Doctoral researcher Julia Pelzer and PI Miriam Schulte from the Institute for Parallel and Distributed Systems (IPVS) have introduced a novel method for understanding the intricate interplay of geothermal heat pumps (GHWP) in shallow aquifers. Their study "Efficient two-stage modeling of heat plume interactions of geothermal heat pumps in shallow aquifers using convolutional neural networks", recently published in Geoenergy Science and Engineering (Volume 237, June 24), aims to provide more accurate and faster predictions of heat plumes, which are crucial for efficient urban planning and beyond.
In the quest for sustainable energy solutions, geothermal heat pumps hold immense promise. However, understanding their impact on groundwater temperature and the complex interactions between multiple heat plumes has been a challenge. Traditionally, analytical models like LAHM and simulations such as PFLOTRAN have been used, but they often fall short in accuracy or computational efficiency.
Pelzer and Schulte’s approach, outlined in their paper, involves a two-stage neural network methodology. The first stage rapidly predicts the shape of individual heat pump plumes, while the second stage refines these predictions by considering interactions with neighboring plumes in a so far strongly simplified setting.
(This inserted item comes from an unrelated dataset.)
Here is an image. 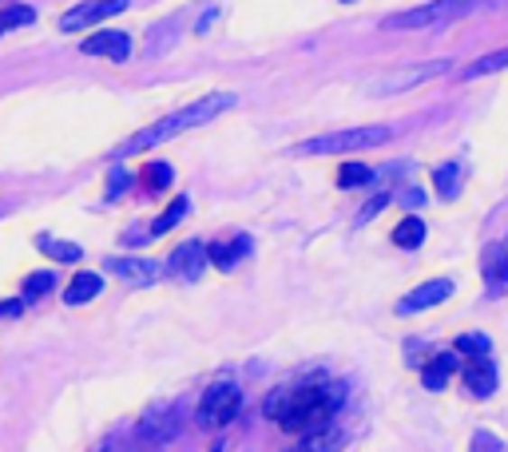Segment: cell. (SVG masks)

This innovative approach leverages convolutional neural networks (CNNs), trained on a dataset constructed using realistic subsurface flow parameters extracted from borehole measurements in the Munich region.
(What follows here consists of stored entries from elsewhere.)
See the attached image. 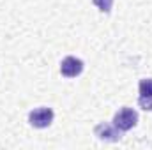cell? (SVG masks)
<instances>
[{"label": "cell", "instance_id": "1", "mask_svg": "<svg viewBox=\"0 0 152 150\" xmlns=\"http://www.w3.org/2000/svg\"><path fill=\"white\" fill-rule=\"evenodd\" d=\"M136 124H138V113L134 111L133 108H127V106L122 108V110H118L113 117V125L118 127L122 133L133 129Z\"/></svg>", "mask_w": 152, "mask_h": 150}, {"label": "cell", "instance_id": "2", "mask_svg": "<svg viewBox=\"0 0 152 150\" xmlns=\"http://www.w3.org/2000/svg\"><path fill=\"white\" fill-rule=\"evenodd\" d=\"M53 117H55V113L51 108H36L28 113V122L36 129H44V127L51 125Z\"/></svg>", "mask_w": 152, "mask_h": 150}, {"label": "cell", "instance_id": "3", "mask_svg": "<svg viewBox=\"0 0 152 150\" xmlns=\"http://www.w3.org/2000/svg\"><path fill=\"white\" fill-rule=\"evenodd\" d=\"M94 134L99 140H104V141H118L122 138V131L118 127H115L113 124H108V122L97 124L94 127Z\"/></svg>", "mask_w": 152, "mask_h": 150}, {"label": "cell", "instance_id": "4", "mask_svg": "<svg viewBox=\"0 0 152 150\" xmlns=\"http://www.w3.org/2000/svg\"><path fill=\"white\" fill-rule=\"evenodd\" d=\"M83 71V62L76 57H66L60 64V73L66 78H76Z\"/></svg>", "mask_w": 152, "mask_h": 150}, {"label": "cell", "instance_id": "5", "mask_svg": "<svg viewBox=\"0 0 152 150\" xmlns=\"http://www.w3.org/2000/svg\"><path fill=\"white\" fill-rule=\"evenodd\" d=\"M138 88H140V95H152V78L142 79Z\"/></svg>", "mask_w": 152, "mask_h": 150}, {"label": "cell", "instance_id": "6", "mask_svg": "<svg viewBox=\"0 0 152 150\" xmlns=\"http://www.w3.org/2000/svg\"><path fill=\"white\" fill-rule=\"evenodd\" d=\"M138 106L143 108L145 111H152V95H140L138 97Z\"/></svg>", "mask_w": 152, "mask_h": 150}, {"label": "cell", "instance_id": "7", "mask_svg": "<svg viewBox=\"0 0 152 150\" xmlns=\"http://www.w3.org/2000/svg\"><path fill=\"white\" fill-rule=\"evenodd\" d=\"M94 5L99 7V11L103 12H110L112 11V5H113V0H92Z\"/></svg>", "mask_w": 152, "mask_h": 150}]
</instances>
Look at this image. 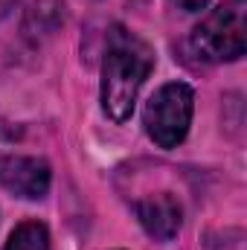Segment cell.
Masks as SVG:
<instances>
[{"label": "cell", "instance_id": "cell-3", "mask_svg": "<svg viewBox=\"0 0 247 250\" xmlns=\"http://www.w3.org/2000/svg\"><path fill=\"white\" fill-rule=\"evenodd\" d=\"M192 108H195V90L186 82H169L163 84L145 105L143 123L148 137L160 148H175L184 143L189 123H192Z\"/></svg>", "mask_w": 247, "mask_h": 250}, {"label": "cell", "instance_id": "cell-4", "mask_svg": "<svg viewBox=\"0 0 247 250\" xmlns=\"http://www.w3.org/2000/svg\"><path fill=\"white\" fill-rule=\"evenodd\" d=\"M0 184L18 198L38 201L50 192L53 172H50L47 160H41V157L6 154V157H0Z\"/></svg>", "mask_w": 247, "mask_h": 250}, {"label": "cell", "instance_id": "cell-5", "mask_svg": "<svg viewBox=\"0 0 247 250\" xmlns=\"http://www.w3.org/2000/svg\"><path fill=\"white\" fill-rule=\"evenodd\" d=\"M137 218L143 224V230L157 239V242H172L184 224V209L178 204L175 195L169 192H157V195H148L137 204Z\"/></svg>", "mask_w": 247, "mask_h": 250}, {"label": "cell", "instance_id": "cell-6", "mask_svg": "<svg viewBox=\"0 0 247 250\" xmlns=\"http://www.w3.org/2000/svg\"><path fill=\"white\" fill-rule=\"evenodd\" d=\"M6 250H50V233L41 221H23L12 230Z\"/></svg>", "mask_w": 247, "mask_h": 250}, {"label": "cell", "instance_id": "cell-1", "mask_svg": "<svg viewBox=\"0 0 247 250\" xmlns=\"http://www.w3.org/2000/svg\"><path fill=\"white\" fill-rule=\"evenodd\" d=\"M154 67L151 47L131 35L123 26H114L108 35V53L102 62V108L114 123H125L134 114L137 93Z\"/></svg>", "mask_w": 247, "mask_h": 250}, {"label": "cell", "instance_id": "cell-8", "mask_svg": "<svg viewBox=\"0 0 247 250\" xmlns=\"http://www.w3.org/2000/svg\"><path fill=\"white\" fill-rule=\"evenodd\" d=\"M172 3H175L181 12H201L209 0H172Z\"/></svg>", "mask_w": 247, "mask_h": 250}, {"label": "cell", "instance_id": "cell-2", "mask_svg": "<svg viewBox=\"0 0 247 250\" xmlns=\"http://www.w3.org/2000/svg\"><path fill=\"white\" fill-rule=\"evenodd\" d=\"M192 50L204 62H236L247 50V0H227L215 6L195 29Z\"/></svg>", "mask_w": 247, "mask_h": 250}, {"label": "cell", "instance_id": "cell-7", "mask_svg": "<svg viewBox=\"0 0 247 250\" xmlns=\"http://www.w3.org/2000/svg\"><path fill=\"white\" fill-rule=\"evenodd\" d=\"M209 250H245V233L242 230H221L209 236Z\"/></svg>", "mask_w": 247, "mask_h": 250}, {"label": "cell", "instance_id": "cell-9", "mask_svg": "<svg viewBox=\"0 0 247 250\" xmlns=\"http://www.w3.org/2000/svg\"><path fill=\"white\" fill-rule=\"evenodd\" d=\"M12 6H15V0H0V21L12 12Z\"/></svg>", "mask_w": 247, "mask_h": 250}]
</instances>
Importantly, the researchers' methodology enhances prediction accuracy and shifts computational costs from inference/application time to training. Through experiments conducted on various dataset sizes and input parameters, the study achieved remarkable results. With a Root Mean Square Error (RMSE) of approximately 0.1 °C in both stages, their model demonstrates exceptional accuracy in capturing the intricate dynamics of GWHP interactions.
The implications of this research are significant. By outperforming traditional analytical approximations and simulations, this two-stage model offers a practical and efficient tool for urban planning and beyond in a simplified setting. Its potential for real-time application through a web interface highlights its relevance in sustainable energy management and environmental conservation.